Venous thromboembolism rates are so low in children with pelvic and femur fractures that anticlotting therapy should only be given to those children who are at an increased risk of clotting due to underlying conditions, according to study results from Johns Hopkins Children’s Center.

“Because we found clots are extremely rare in otherwise healthy children who suffer traumatic fractures, we believe anticlotting medications should be saved for those with underlying conditions like heart disease and cancer or some inherited conditions that make the blood more prone to clotting,” Michael C. Ain, MD, an associate professor of pediatric orthopedics at Johns Hopkins, said in a press release.

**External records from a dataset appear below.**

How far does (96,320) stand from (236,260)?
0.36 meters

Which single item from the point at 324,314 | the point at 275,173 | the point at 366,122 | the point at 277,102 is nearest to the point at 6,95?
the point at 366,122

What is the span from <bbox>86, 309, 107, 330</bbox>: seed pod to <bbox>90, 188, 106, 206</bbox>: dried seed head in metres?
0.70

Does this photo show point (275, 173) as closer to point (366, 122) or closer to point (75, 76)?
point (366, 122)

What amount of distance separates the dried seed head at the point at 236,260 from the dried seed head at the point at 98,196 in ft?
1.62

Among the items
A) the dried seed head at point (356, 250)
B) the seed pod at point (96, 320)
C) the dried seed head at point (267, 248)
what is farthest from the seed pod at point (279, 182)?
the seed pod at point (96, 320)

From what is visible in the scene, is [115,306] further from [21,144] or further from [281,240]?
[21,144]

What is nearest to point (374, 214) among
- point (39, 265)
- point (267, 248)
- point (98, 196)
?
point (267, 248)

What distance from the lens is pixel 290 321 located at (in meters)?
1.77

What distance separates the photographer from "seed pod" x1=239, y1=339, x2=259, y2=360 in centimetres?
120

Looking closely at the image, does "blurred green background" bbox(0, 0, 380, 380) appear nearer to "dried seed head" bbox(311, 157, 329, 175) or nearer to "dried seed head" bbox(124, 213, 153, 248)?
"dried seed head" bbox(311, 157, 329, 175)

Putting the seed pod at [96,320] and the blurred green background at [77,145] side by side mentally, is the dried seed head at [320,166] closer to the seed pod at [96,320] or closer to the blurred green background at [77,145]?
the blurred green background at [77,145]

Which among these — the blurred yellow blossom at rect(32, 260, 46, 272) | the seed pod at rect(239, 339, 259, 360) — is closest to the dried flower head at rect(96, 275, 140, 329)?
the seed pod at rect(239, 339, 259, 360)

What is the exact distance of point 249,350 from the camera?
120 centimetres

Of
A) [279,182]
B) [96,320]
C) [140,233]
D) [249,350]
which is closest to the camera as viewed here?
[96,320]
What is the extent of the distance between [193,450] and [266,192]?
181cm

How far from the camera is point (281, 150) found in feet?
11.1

The study results suggest that preemptive anticoagulants should be reserved for children whose risk of clot formation outweighs their risk of bleeding associated with such drugs, according to researchers.

Ain and colleagues reviewed records of pediatric patients who had pelvic or femoral fractures between 1990 and 2009. They noted VTE and related mortality, as well as patient age, use of thromboprophylaxis and use of central venous catheters.

The researchers found three instances of deep vein thrombosis among the 1,782 patients studied (0.17%). There were no instances of pulmonary embolism or related mortality.

Medication was administered to 948 patients; 83 patients (8.8%) received thromboprophylaxis. Of the three children with a DVT, none had a central venous catheter, but 4% of the other patients did.

More than 91% of patients did not receive thromboprophylaxis, and there was no VTE-related morbidity or mortality when thromboprophylaxis was used, according to researchers.

“Weighing the unknown risk of blood clots against the risk of over-treatment is like solving an equation with two unknowns, but we hope our findings will provide some context and clarity for pediatricians in such situations,” Ain said.

Reference:
  • Greenwald LJ. J Pediatr Orthop. 2012. doi:10.1097/BPO.0b013e31824b2a07.